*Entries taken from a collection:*
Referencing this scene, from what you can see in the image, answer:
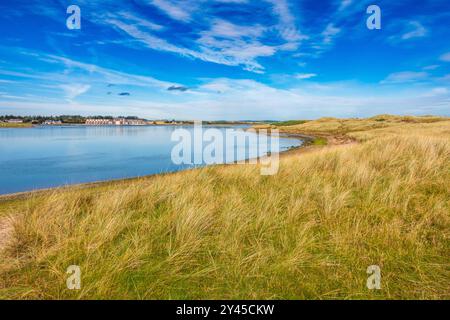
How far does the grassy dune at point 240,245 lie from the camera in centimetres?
289

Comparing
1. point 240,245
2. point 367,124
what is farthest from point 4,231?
point 367,124

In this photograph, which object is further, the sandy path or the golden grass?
the golden grass

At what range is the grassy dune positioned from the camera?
9.48 feet

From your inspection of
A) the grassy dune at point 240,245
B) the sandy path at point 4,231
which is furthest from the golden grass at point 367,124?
the sandy path at point 4,231

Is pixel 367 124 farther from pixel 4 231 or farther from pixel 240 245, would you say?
pixel 4 231

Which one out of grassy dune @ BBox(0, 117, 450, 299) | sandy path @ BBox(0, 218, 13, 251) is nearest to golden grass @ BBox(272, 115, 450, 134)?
grassy dune @ BBox(0, 117, 450, 299)

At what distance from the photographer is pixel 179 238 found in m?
3.79

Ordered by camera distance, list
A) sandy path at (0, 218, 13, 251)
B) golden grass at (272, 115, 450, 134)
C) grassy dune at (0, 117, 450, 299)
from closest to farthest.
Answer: grassy dune at (0, 117, 450, 299) < sandy path at (0, 218, 13, 251) < golden grass at (272, 115, 450, 134)

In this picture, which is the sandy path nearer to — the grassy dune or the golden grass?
the grassy dune

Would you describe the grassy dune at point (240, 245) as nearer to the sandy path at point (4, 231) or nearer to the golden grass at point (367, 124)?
the sandy path at point (4, 231)

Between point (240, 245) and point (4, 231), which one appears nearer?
point (240, 245)

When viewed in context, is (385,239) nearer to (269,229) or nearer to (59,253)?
(269,229)

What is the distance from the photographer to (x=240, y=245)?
371 cm
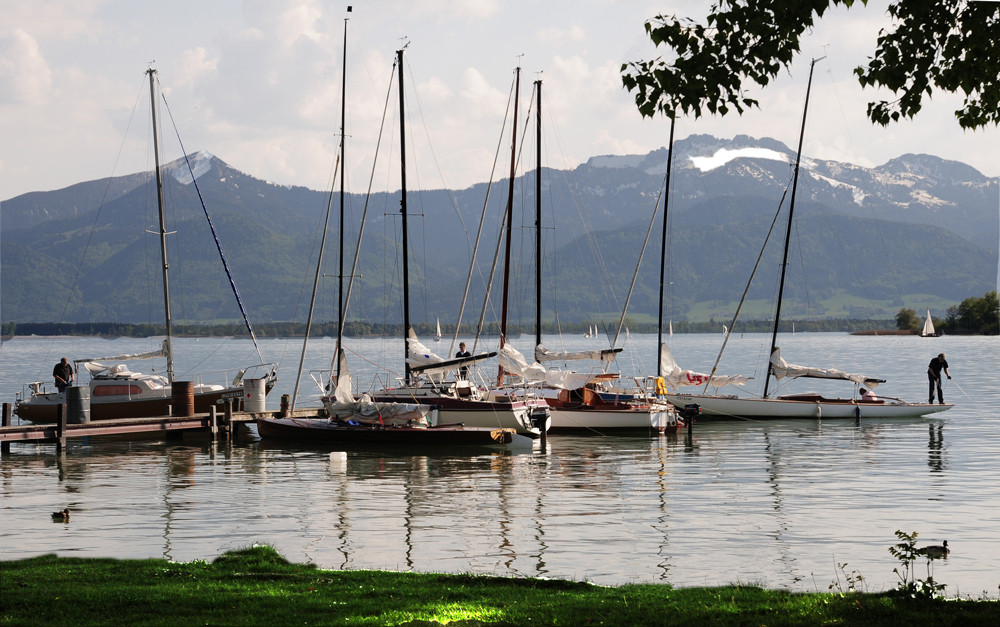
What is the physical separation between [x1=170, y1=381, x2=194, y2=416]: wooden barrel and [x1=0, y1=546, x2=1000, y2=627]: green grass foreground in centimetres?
2913

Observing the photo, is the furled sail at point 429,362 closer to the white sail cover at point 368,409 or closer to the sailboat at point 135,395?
the white sail cover at point 368,409

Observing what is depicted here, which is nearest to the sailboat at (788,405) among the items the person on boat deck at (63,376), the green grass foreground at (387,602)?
the person on boat deck at (63,376)


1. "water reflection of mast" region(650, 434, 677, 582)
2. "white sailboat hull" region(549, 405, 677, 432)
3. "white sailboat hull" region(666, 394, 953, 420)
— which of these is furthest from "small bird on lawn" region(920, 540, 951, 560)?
"white sailboat hull" region(666, 394, 953, 420)

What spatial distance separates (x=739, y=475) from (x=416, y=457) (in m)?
11.5

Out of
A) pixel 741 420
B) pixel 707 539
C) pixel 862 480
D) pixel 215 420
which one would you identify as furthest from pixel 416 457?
pixel 741 420

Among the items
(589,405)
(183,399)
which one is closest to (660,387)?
(589,405)

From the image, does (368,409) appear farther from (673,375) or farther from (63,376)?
(673,375)

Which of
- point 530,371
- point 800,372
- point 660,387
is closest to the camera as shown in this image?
point 530,371

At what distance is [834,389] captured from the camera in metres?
90.9

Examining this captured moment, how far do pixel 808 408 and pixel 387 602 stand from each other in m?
44.6

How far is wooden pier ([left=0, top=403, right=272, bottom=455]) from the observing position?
38.1m

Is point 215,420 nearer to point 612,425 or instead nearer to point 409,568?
point 612,425

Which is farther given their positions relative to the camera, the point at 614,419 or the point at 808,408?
the point at 808,408

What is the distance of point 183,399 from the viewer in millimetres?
44281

*EXERCISE DIRECTIONS:* Quote every record above exactly, leaving out the pictures.

*RESULT:*
Referencing this scene, from what you can see in the image, answer:
How far does the grassy dune at point 240,245 lie from the camera in centimetres?
289

Comparing
1. point 240,245
2. point 367,124
what is farthest from point 4,231?
point 367,124

In this photograph, which object is further, the sandy path or the golden grass?
the golden grass

At what range is the grassy dune positioned from the camera?
9.48 feet

From your inspection of
A) the grassy dune at point 240,245
B) the sandy path at point 4,231
which is furthest from the golden grass at point 367,124?
the sandy path at point 4,231

Is pixel 367 124 farther from pixel 4 231 or farther from pixel 240 245, would you say?
pixel 4 231

Which one out of grassy dune @ BBox(0, 117, 450, 299) | sandy path @ BBox(0, 218, 13, 251) is nearest to golden grass @ BBox(272, 115, 450, 134)?
grassy dune @ BBox(0, 117, 450, 299)

At what distance from the photographer is pixel 179 238 found in m?
3.79

Ordered by camera distance, list
A) sandy path at (0, 218, 13, 251)
B) golden grass at (272, 115, 450, 134)
C) grassy dune at (0, 117, 450, 299)
from closest to farthest.
Answer: grassy dune at (0, 117, 450, 299) < sandy path at (0, 218, 13, 251) < golden grass at (272, 115, 450, 134)

In this picture, which is the sandy path nearer to — the grassy dune or the golden grass?
the grassy dune

Would you describe the grassy dune at point (240, 245) as nearer to the sandy path at point (4, 231) or nearer to the golden grass at point (367, 124)?
the sandy path at point (4, 231)

Between point (240, 245) and point (4, 231), which one appears nearer?
point (240, 245)

When viewed in context, is (385,239) nearer to (269,229) or nearer to (59,253)?
(269,229)

What is the distance from the photographer to (x=240, y=245)?
371 cm
What is the physical separation between [x1=170, y1=381, x2=194, y2=416]: wooden barrel and [x1=0, y1=546, x2=1000, y2=627]: green grass foreground in centimetres?
2913

Observing the photo, is the furled sail at point 429,362 closer to the white sail cover at point 368,409 or closer to the sailboat at point 135,395?
the white sail cover at point 368,409

Observing what is depicted here, which is nearest to the sailboat at (788,405) among the items the person on boat deck at (63,376), the green grass foreground at (387,602)?
the person on boat deck at (63,376)


1. "water reflection of mast" region(650, 434, 677, 582)
2. "white sailboat hull" region(549, 405, 677, 432)
3. "white sailboat hull" region(666, 394, 953, 420)
— which of these is furthest from "small bird on lawn" region(920, 540, 951, 560)?
"white sailboat hull" region(666, 394, 953, 420)

What spatial distance separates (x=739, y=475) from (x=416, y=457) (in m)?
11.5

Out of
A) pixel 741 420
B) pixel 707 539
C) pixel 862 480
D) pixel 215 420
which one would you identify as furthest from pixel 416 457?
pixel 741 420

Among the items
(589,405)
(183,399)
which one is closest to (660,387)?
(589,405)

From the image, does (368,409) appear farther from (673,375) or farther from (63,376)?
(673,375)

Which of
- point 530,371
- point 800,372
- point 660,387
is closest to the camera as shown in this image?
point 530,371

At what distance is [834,389] captured from the camera in metres?
90.9

Examining this captured moment, how far do pixel 808 408 and pixel 387 602 stand from each other in m?
44.6

How far is wooden pier ([left=0, top=403, right=272, bottom=455]) from the observing position?
38.1m

Is point 215,420 nearer to point 612,425 or instead nearer to point 409,568?
point 612,425

Which is farther given their positions relative to the camera, the point at 614,419 or the point at 808,408?
the point at 808,408

What is the distance of point 183,399 from the viewer in millimetres?
44281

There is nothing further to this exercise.